ЗАДАНИЕ 1 - Куда, судя по отрывку о Василе, он бежал на рассвете, чтобы первым захватить землю?
ЗАДАНИЕ 2 - Верны ли по отрывку о Василе эти утверждения? (a) Василь повторял слова, которым его наставлял дед. (b) Василь бежал к земле поздним вечером. (c) Землю постановили дать одному Василю. На каждое ответьте «да» или «нет» и приведите решающие слова отрывка в точности.
ЗАДАНИЕ 3 - Продолжите отрывок о Василе, начав сразу после его последней фразы.

ИСХОДНЫЙ ТЕКСТ -
/---

Ведь так бегут к возлюбленной на свидание, как Василь ходит к своей «полосе», смотреть на всходы, радоваться и тревожиться за них! И так мучаются ревностью, терзаются всем адом подозрений, надежд и «видений наяву» великие ревнивцы, надеясь и боясь застать соперника, как терзался Василь, когда на рассвете, почти ночью, бежал он к «цагельне», чтобы первому захватить, запахать землю, о которой всегда и столько мечтал.
«Мечтал, а сам распалял себя, предрекал уверенно, словно знал наперед: «Ага, жди, так тебе и дадут ее! Увидишь, как свои уши!» Он почти воочию видел, как этот — такой желанный, давным-давно облюбованный — кусок переходит в чьи-то ловкие, хитрые руки...
Тревожась, полный злости на удачливых ловцов, из-за которых никогда не избыть недоли, Василь повторял слова дедова наставления, они еще больше распаляли его, придавали смелости: «Не уступай! Нехай знают, что и у тебя зубы есть!»
...Вдруг похолодел: а может, пока он рассуждает попусту, тот кусок кто-нибудь уже и заграбастал. Не одному ему постановили дать землю! «Встал он затемно и — захватил! И ждет только, когда подойдут другие — чтоб показать!..»

\---

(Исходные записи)
/---

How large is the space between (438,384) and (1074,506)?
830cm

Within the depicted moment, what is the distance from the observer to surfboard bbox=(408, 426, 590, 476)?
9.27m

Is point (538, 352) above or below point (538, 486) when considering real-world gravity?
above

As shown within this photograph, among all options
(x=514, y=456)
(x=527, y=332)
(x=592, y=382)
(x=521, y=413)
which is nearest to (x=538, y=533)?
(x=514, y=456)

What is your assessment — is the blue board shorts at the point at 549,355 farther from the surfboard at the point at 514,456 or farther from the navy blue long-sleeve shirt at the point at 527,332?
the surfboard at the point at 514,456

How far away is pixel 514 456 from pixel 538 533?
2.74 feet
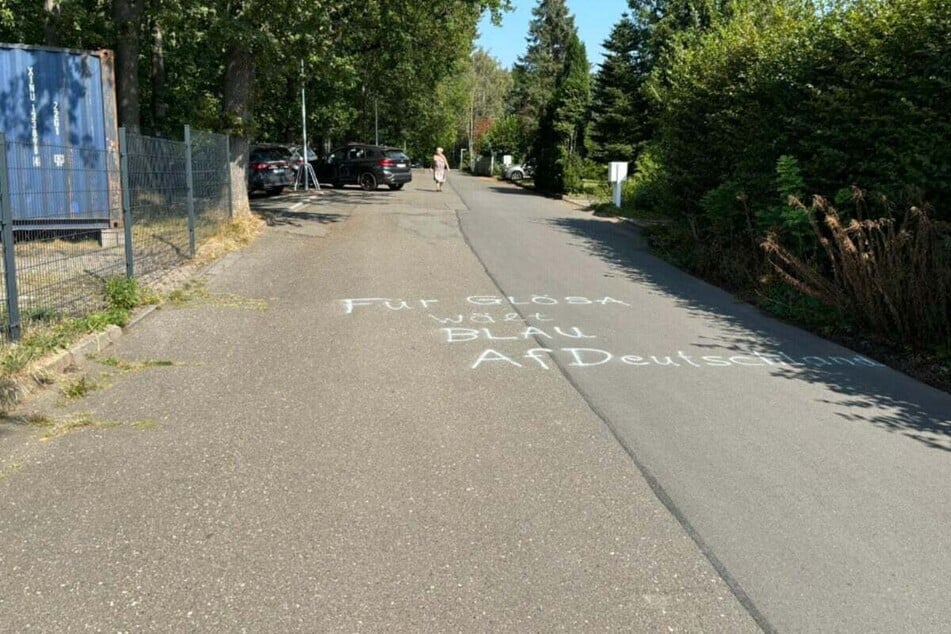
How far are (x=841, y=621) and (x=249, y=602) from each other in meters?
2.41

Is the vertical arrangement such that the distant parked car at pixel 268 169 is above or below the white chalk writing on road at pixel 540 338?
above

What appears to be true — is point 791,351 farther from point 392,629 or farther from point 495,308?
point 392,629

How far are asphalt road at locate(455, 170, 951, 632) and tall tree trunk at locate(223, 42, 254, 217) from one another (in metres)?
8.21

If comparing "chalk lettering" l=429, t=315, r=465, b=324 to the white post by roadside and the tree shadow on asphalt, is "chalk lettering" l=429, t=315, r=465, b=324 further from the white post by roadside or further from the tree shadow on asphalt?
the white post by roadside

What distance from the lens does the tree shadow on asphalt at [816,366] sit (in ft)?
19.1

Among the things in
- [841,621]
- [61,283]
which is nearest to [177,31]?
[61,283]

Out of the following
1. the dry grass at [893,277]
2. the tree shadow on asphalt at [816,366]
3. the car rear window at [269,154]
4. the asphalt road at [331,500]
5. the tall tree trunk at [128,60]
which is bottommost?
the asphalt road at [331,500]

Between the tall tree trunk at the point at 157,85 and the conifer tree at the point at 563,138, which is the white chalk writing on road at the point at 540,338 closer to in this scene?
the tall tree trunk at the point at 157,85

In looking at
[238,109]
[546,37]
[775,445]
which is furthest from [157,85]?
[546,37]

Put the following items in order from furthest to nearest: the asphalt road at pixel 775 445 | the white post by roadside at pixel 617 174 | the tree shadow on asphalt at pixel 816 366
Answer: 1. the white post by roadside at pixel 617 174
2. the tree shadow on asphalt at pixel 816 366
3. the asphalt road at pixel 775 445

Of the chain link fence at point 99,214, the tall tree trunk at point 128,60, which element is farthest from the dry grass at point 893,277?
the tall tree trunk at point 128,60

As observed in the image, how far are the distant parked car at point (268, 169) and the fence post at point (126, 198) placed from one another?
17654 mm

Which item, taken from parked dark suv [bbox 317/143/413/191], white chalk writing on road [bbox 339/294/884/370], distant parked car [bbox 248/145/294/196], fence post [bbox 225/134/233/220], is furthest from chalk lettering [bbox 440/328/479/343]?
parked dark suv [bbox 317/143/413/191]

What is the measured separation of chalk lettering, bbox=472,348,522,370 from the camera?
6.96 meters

\---
/---

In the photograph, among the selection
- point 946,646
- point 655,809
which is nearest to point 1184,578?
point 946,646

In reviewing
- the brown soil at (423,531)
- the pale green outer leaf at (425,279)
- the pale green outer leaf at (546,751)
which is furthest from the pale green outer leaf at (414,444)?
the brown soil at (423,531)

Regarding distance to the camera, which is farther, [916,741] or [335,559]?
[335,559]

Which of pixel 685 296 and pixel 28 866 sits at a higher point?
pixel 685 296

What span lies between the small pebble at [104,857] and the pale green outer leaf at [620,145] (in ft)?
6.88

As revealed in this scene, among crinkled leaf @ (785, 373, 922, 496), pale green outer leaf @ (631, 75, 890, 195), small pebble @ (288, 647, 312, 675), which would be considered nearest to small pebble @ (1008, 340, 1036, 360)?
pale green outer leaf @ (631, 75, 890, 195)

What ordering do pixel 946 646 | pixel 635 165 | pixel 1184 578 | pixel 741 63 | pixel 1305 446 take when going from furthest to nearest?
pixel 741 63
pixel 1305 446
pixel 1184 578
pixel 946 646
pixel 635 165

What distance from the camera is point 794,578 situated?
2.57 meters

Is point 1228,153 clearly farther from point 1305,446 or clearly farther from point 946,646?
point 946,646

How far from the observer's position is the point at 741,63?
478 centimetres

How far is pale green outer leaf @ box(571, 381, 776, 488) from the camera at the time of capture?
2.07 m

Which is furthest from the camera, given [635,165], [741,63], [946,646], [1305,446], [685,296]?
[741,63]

\---

ОТВЕТ 1 - К «цагельне».

ОТВЕТ 2 -
(a) Да: «Василь повторял слова дедова наставления».
(b) Нет: «на рассвете, почти ночью».
(c) Нет: «Не одному ему постановили дать землю!»

ОТВЕТ 3 -
Как молодой повеса ждет свиданья
С какой-нибудь развратницей лукавой
Иль дурой, им обманутой, так я
Весь день минуты ждал, когда сойду
В подвал мой темный к верным сундукам...
Что у них общего — у Скупого рыцаря, голос которого доносится с небес пушкинской поэзии, и у полешуцкого мужика, для нас такого реального и земного? Пожалуй, ничего, кроме вот этой одержимости, страстности обоих в стремлении «обладать» своим богатством: видеть, осязать, знать, что оно — твое!
Но только богатство, к которому Василь так безоглядно рвется,— особого рода. Это не мертвое богатство сундуков, с высоты которых скупец взирает на все, что ему подвластно, упиваясь сознанием силы своей которое тем острее в нем, что он силой этой не пользуется... И это не богатство Корча — куреневского кулака, который среди людей, а не в подвалах живет и людьми, их трудом пользуется, готовый (если бы позволили) свой «талант хозяина» и накопленное превращать в новые гектары земли, в молотилки, а соседей — в батраков.
Что ж, Василь и тем и другим мог бы стать. И даже может. Особенно Корчом. При определенных условиях.
Но чем только человек не может стать! Так сразу ли за это судить и карать его? Ни один кодекс человека за это не карает. Разве что христианство — за «первородный грех».
Потому-то и настоящая, большая литература («Тихий Дон», «Страна Муравия», «На Иртыше» и т. д.), зная, по-марксистски понимая, что частнособственническая деревня рождает капитализм ежечасно, ежеминутно и в массовом масштабе,— литература эта тем не менее вовсе не преисполнена заведомым недоверие» или неприязнью к самому крестьянину и к тем качествам его психологии, которые его крестьянином, земледельцем и делают.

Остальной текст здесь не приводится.